─── Extract ───

From 6661357f055c4b43c6aa9c5899dbfb3c5d38fdc2 Mon Sep 17 00:00:00 2001
From: ahtlon <git@ahtlon.de>
Date: Fri, 20 Feb 2026 19:49:48 +0100
Subject: [PATCH 1/2] [fanny] add dyndns service

---
 machines/fanny/configuration.nix |  1 +
 machines/fanny/dyndns.nix        | 22 ++++++++++++++++++++++
 machines/fanny/secrets.yaml      | 11 ++++-------
 3 files changed, 27 insertions(+), 7 deletions(-)
 create mode 100644 machines/fanny/dyndns.nix

diff --git a/machines/fanny/configuration.nix b/machines/fanny/configuration.nix
index 1617b5b..ff4814e 100644
--- a/machines/fanny/configuration.nix
+++ b/machines/fanny/configuration.nix
@@ -21,6 +21,7 @@ in
       inputs.self.nixosModules.malobeo.metrics
       inputs.self.nixosModules.malobeo.users
       inputs.self.nixosModules.malobeo.backup
+      ./dyndns.nix
     ];
 
     virtualisation.vmVariantWithDisko = {
diff --git a/machines/fanny/dyndns.nix b/machines/fanny/dyndns.nix
new file mode 100644
index 0000000..ff14ffd
--- /dev/null
+++ b/machines/fanny/dyndns.nix
@@ -0,0 +1,22 @@
+{... }:
+{
+  sops.secrets.njala = {};
+  systemd.services."dyndns" = {
+    script = ''
+      KEY=$(cat /run/secrets/njalla)
+      ${pkgs.curl}/bin/curl --fail --silent --show-error "https://njal.la/update/?h=cloud.malobeo.org&k="$KEY"&auto"

───

> Work task
Using the patch, explain how the dyndns script gets its key into the update request it sends.

─── Material provided ───

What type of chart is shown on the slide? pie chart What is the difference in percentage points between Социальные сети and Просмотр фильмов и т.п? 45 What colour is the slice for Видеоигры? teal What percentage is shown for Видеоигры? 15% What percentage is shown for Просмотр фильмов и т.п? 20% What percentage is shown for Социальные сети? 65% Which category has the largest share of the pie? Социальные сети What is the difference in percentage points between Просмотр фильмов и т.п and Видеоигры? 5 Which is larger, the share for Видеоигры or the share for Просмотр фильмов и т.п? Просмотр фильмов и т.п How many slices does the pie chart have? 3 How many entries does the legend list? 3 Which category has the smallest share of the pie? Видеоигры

───

> Your response
The script reads the contents of /run/secrets/njalla into the variable KEY. It then inserts $KEY as the k parameter of the curl request to https://njal.la/update/, together with h=cloud.malobeo.org and auto.